Dealing With Heartbreaks
Crushing grief, anguish, or distress.
The shame and anguish of a heartbreak has to be one of the worst experiences in life however once you encounter true love; the scars of yesterday will only be but a fragment of what was.
This has to be one of the most uncomfortable seasons in life; But even the worst pain fades, even the saltiest tears dry so why should you stay in that moment?
I am a strong believer of living in the moment however I also accept as true that not every moment is worth living in; heartbreaks are such.
Like many people, I know exactly how it feels to go through an awful heartbreak (I’m not talking about bubble gum love fizzled out… No honey I’m talking about… “Burst the windows out your car!” type of heartbreak). I have had my share of pain one too many times and yes, it is draining but that hurt definitely doesn’t mark the end of you.
Of all my heartbreak one comes to mind; I remember it like it was yesterday. I had invested so much of myself that when it was over I could barely believe it.
Let me break it down for you
It felt as though my heart was rashly ripped out of my rib cage. I was so broken, just a mess. I strongly believe my mother thought I would commit suicide; there were times that thought leaped through my mind. I was in so much pain I just wanted something to end it. I wanted the pain to go away so I would succumb to the bottle to just temporarily numb the pain. I was mad at him; I was mad at God but mostly mad at myself.
There were days I cried so hard that I could feel it in my belly; some nights, my spirit wept as I slept. How do i know know this you ask? Well, I would wake up with bags under my eyes and my dear friend Njeri would later tell me how I cried that night in my sleep. It was such a dark period in my life… The pain was so unbearable that I considered going back to the life I once knew. I did not to want to feel anymore. I was not going to get hurt again because that pain was agonizing.
“Don’t cry over someone who wouldn’t cry over you.”
“Don’t cry over someone who wouldn’t cry over you.” I said to myself but that did not take the pain away neither did the two or so glasses of wine. After the long wrestle I had with myself I gave in to the pain and admitted that I really was hurt. I cried through it and accepted the support system that was in place.
I took my tiny feet and went on my knees and said, “God, I was hurt, I am angry and disappointed. I feel like I cannot trust you because I trusted you before and look what happened. I do not trust you with my heart.”
Healing is a journey Muffins, dealing with heartbreak isn’t easy but it sure can be dealt with. If you are in such a situation right now just know that you will get through this. Here are a few tips on how I made my way through it.

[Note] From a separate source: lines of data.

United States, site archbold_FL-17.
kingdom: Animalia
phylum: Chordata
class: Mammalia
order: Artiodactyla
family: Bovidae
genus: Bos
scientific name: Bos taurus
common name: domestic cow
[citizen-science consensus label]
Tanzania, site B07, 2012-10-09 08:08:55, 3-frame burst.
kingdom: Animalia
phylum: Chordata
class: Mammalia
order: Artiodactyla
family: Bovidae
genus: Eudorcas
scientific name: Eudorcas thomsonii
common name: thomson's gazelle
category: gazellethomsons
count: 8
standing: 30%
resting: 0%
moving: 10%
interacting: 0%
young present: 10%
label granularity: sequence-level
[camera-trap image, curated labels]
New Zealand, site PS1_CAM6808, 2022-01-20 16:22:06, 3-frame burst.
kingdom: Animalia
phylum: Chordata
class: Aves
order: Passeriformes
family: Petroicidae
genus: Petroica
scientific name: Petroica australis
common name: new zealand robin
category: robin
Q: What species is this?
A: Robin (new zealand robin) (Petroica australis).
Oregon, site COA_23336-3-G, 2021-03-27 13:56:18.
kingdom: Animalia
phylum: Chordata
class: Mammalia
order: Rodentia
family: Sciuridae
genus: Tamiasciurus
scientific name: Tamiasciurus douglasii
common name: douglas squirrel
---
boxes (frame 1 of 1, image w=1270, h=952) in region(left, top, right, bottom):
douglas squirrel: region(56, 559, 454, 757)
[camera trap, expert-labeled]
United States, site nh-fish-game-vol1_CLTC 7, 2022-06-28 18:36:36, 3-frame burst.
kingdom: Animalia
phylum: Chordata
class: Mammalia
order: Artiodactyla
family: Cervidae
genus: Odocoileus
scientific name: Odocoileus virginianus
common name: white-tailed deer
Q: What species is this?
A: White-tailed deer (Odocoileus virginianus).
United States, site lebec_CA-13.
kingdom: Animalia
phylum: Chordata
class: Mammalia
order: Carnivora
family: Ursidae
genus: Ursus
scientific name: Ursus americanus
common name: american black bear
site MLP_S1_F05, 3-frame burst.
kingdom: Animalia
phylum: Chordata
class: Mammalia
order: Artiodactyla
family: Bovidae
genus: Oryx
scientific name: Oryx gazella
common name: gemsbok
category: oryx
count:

Cry if you have to, scream if you have to! Do what you need to get through those emotions.
Yes, it is painful and embarrassing. Mine was very public, I felt like I was walking in a coat of shame. When I looked at people I could see the pity. I could see the judgment in some eyes and that resulted in me walking with my head down- I gave up!
It has happened, it is fine…. Feel the pain; cry if you have to, scream if you have to, tell God how you feel about it if you have to but don’t be deceived that liquor or a random sex-aped (hook-up)/ rebound will do anything other than hurt you even more.
If you have numerous responsibilities take time off. You can’t function when you are broken. Acting like you have it all together will not make the situation any better. Take a week off, cut down on social plots with acquaintances etc. You have been wounded; you need to get yourself together. Guess what? That’s okay.
Have a support system
I was surrounded by my closest friend’s one of them being my fellow blogger That Girl Koki. It’s a hard time to be alone… I remember times when we would be seated on my bed laughing and randomly I would break into tears. It was not only hard for me but hard for them too. Their presence made it easier for me to grieve knowing I’m not alone. After a break up you already feel alone so having one or two people to hold on to isn’t so bad.
Lastly be open to change, let hope grow and blossom back into your heart. As you heal the transition may be uncomfortable but you will get through it.
I was extremely protective of my heart; I had issues with physical contact but that slowly died out as I healed. My heart grew fuller and so did my hope. As a result, I ended up with such an amazing man and the pain of yesterday was only but a memory of what was.
You are worth more than your current circumstance. You will heal!!!